There is some major confusion pervading the senior layers of the Obama administration when it comes to defining and understanding who our enemies are. At least that’s the only conclusion one can draw from a couple of recent quotes a friend pointed out to me.

Exhibit A: In this interview with my Council colleague Les Gelb, Vice President Biden had this to say: “Look, the Taliban per se is not our enemy. That’s critical. There is not a single statement that the president has ever made in any of our policy assertions that the Taliban is our enemy because it threatens U.S. interests.” That’s quite a statement to make about a terrorist/guerrilla group U.S. forces have been fighting since the fall of 2001–a group that is closely aligned with al-Qaeda and other trans-national extremist groups and that is making a violent assault on every liberal, decent value that Americans hold dear.
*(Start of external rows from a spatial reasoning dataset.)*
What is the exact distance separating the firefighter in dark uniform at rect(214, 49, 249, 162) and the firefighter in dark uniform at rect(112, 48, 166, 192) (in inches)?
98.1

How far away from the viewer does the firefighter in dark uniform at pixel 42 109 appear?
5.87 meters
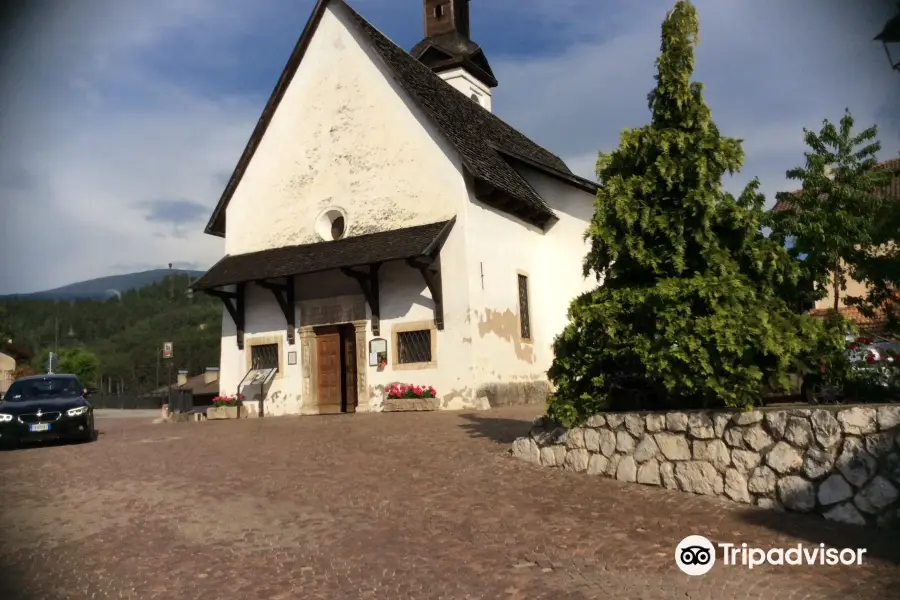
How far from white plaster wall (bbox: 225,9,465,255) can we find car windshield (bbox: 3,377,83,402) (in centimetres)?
730

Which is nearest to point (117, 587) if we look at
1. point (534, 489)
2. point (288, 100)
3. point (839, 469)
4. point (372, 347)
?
point (534, 489)

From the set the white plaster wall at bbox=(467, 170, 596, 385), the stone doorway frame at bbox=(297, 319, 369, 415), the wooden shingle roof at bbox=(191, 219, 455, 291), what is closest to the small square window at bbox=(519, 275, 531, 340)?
the white plaster wall at bbox=(467, 170, 596, 385)

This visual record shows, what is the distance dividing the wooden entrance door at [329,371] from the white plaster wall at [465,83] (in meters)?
17.4

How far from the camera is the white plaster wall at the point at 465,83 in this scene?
1320 inches

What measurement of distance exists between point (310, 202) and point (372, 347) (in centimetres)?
489

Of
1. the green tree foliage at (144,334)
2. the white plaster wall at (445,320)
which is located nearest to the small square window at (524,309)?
the white plaster wall at (445,320)

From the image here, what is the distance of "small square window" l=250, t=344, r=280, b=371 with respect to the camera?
2061 cm

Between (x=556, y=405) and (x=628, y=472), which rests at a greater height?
(x=556, y=405)

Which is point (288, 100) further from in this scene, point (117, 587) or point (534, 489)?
point (117, 587)

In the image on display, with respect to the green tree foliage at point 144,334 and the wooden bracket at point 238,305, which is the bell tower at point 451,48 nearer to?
the wooden bracket at point 238,305

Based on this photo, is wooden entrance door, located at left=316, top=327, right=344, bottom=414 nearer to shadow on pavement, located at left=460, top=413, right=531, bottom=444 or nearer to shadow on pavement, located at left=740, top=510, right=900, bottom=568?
shadow on pavement, located at left=460, top=413, right=531, bottom=444

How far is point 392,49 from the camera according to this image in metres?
22.1

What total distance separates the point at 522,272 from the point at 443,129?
469 cm

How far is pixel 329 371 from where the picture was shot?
20000 millimetres
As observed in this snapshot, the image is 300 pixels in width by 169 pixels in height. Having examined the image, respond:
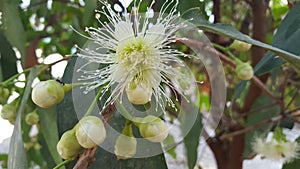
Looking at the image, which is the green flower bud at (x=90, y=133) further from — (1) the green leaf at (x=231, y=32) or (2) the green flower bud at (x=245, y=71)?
(2) the green flower bud at (x=245, y=71)

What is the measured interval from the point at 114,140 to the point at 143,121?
5 centimetres

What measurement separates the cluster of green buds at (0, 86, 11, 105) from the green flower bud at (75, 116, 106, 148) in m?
0.27

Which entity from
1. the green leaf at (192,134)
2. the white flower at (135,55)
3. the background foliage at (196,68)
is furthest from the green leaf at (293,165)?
the white flower at (135,55)

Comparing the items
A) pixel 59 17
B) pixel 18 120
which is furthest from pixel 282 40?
pixel 59 17

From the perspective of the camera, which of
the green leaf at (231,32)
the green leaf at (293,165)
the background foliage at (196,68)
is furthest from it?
the green leaf at (293,165)

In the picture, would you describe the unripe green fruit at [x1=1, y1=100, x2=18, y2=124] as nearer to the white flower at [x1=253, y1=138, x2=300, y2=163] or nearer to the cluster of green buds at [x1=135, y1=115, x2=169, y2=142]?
the cluster of green buds at [x1=135, y1=115, x2=169, y2=142]

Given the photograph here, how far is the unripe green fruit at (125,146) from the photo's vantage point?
1.84ft

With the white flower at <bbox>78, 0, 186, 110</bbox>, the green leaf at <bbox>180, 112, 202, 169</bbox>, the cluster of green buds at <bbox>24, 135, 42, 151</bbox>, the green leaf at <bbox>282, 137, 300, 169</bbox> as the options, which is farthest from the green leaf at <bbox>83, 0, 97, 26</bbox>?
the cluster of green buds at <bbox>24, 135, 42, 151</bbox>

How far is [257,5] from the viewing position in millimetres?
1217

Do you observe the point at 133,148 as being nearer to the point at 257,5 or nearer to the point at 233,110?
the point at 257,5

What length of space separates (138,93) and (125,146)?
67 mm

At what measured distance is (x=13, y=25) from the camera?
0.87 m

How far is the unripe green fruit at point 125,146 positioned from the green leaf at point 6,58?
1.43 feet

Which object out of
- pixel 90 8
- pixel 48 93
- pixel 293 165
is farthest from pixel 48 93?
pixel 293 165
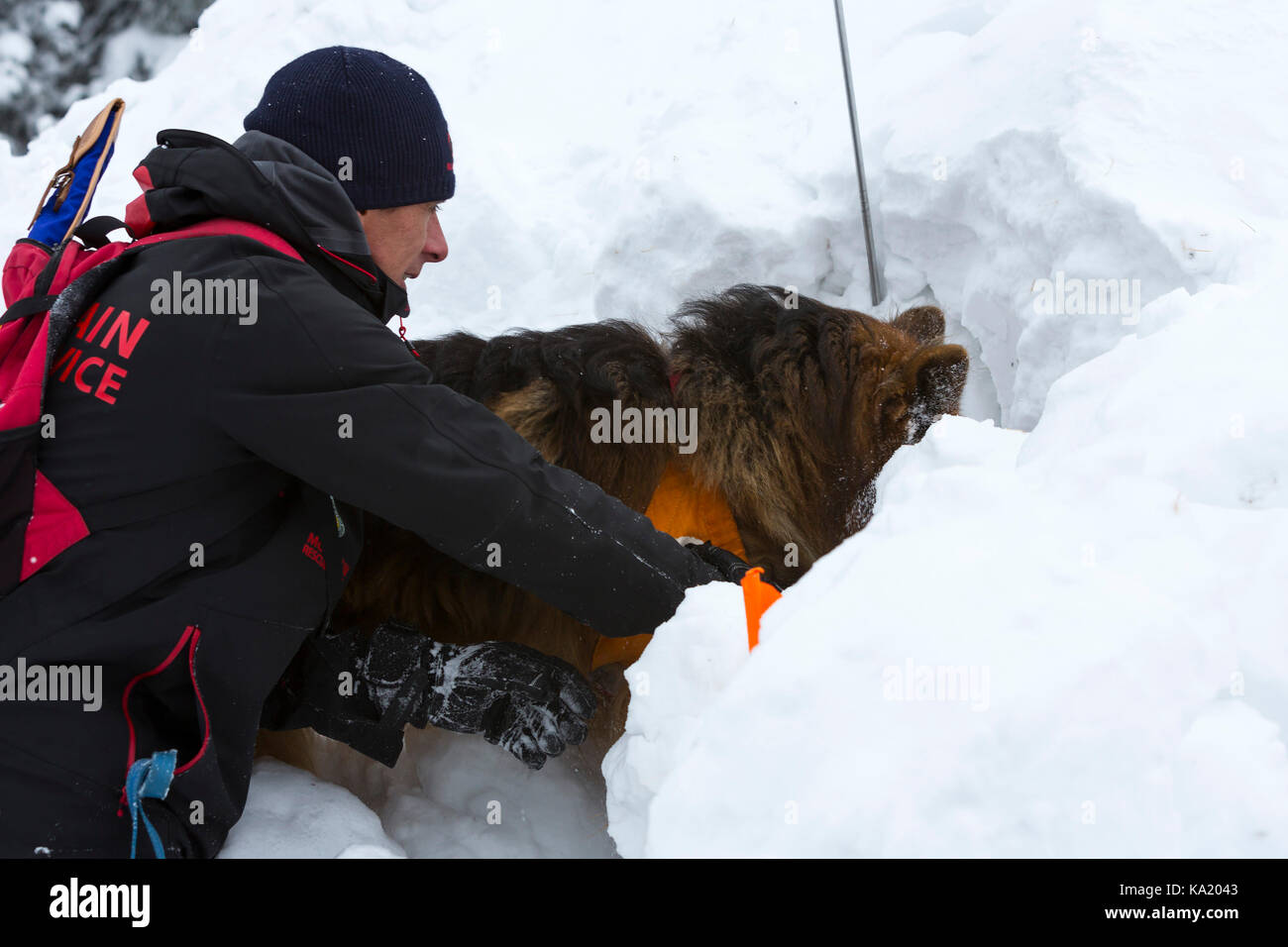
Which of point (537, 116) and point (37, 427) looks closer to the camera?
point (37, 427)

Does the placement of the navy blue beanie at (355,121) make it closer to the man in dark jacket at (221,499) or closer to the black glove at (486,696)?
the man in dark jacket at (221,499)

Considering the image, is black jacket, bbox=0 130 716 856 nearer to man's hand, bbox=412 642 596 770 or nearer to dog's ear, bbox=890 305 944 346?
man's hand, bbox=412 642 596 770

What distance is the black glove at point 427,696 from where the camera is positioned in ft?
6.71

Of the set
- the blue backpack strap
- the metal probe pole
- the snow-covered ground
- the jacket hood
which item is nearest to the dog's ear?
the snow-covered ground

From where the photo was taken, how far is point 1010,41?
3.75 m

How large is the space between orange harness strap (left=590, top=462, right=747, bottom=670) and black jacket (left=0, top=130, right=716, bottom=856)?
613 mm

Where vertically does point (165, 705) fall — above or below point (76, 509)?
below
Exhibit B: Wendy Sherman, the No. 3 official in the State Department, had this to say of the late Kim Jong Il: “He was smart and a quick problem-solver. He is also witty and humorous. Our overall impression was very different from the way he was known to the outside world.” That’s quite a statement to make about one of the most odious dictators to rule any country since World War II–a man who presided over the deaths of millions of his own people from an artificial famine and who developed nuclear weapons that could yet wreak devastation on American soil or the soil of one of our allies.
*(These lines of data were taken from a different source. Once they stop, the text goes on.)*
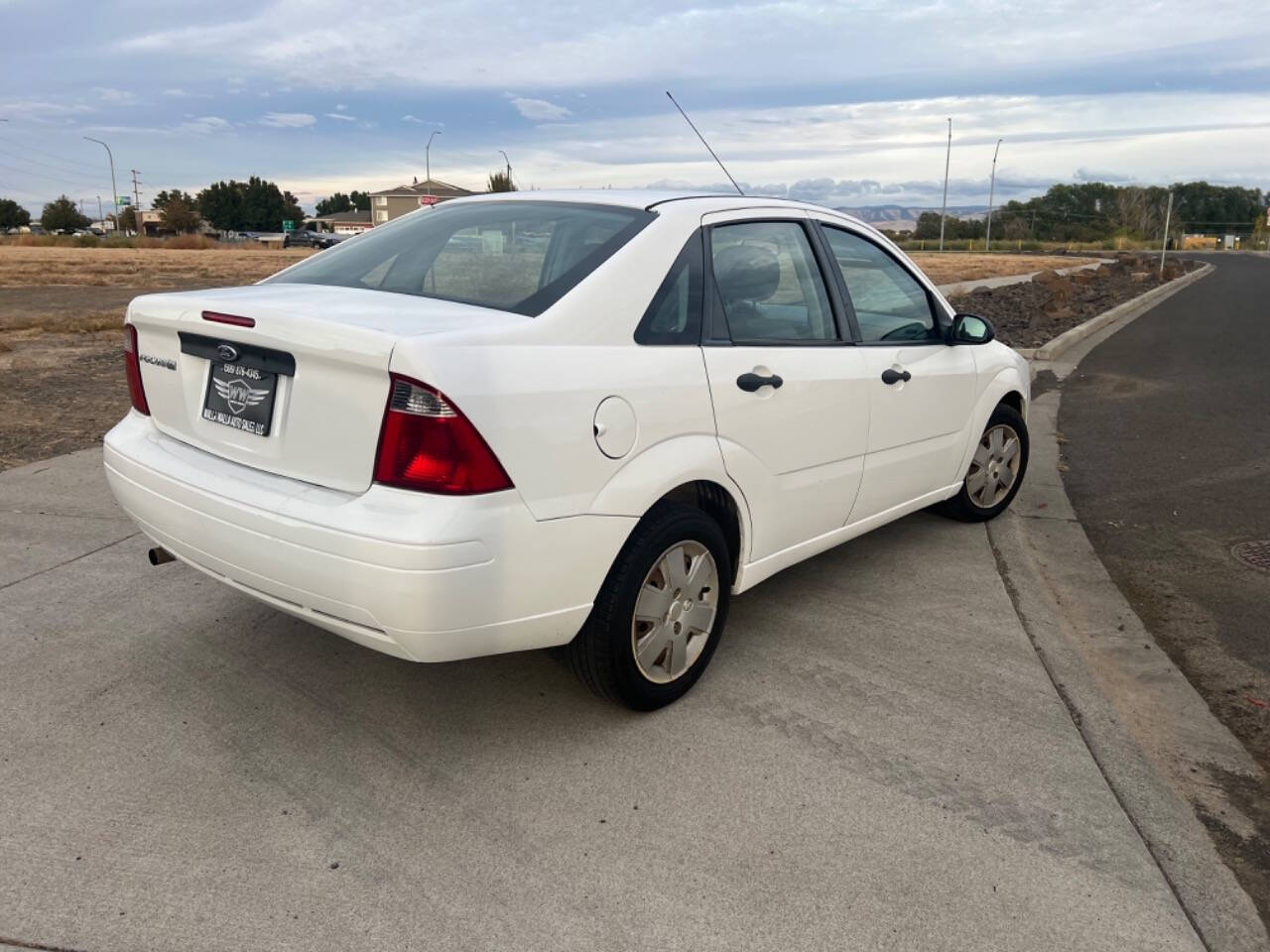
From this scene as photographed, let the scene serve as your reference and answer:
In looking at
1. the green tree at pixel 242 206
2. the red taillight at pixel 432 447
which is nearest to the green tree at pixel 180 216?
the green tree at pixel 242 206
I would not want to read too much into two stray comments. And I would not want to suggest that Biden is a fan of the Taliban or that Sherman was an acolyte of Kim Jong Il. (Biden did cover himself somewhat, at the risk of intellectual incoherence, when he said in the very next sentence after the one I previously quoted: “If, in fact, the Taliban is able to collapse the existing government, which is cooperating with us in keeping the bad guys from being able to do damage to us, then that becomes a problem for us.”)  But at the very least, these statements reveal a troubling tendency to see the best in our foes–which prevents us from making an accurate assessment of the threats we actually face and mobilizing the appropriate resources and determination to confront those threats.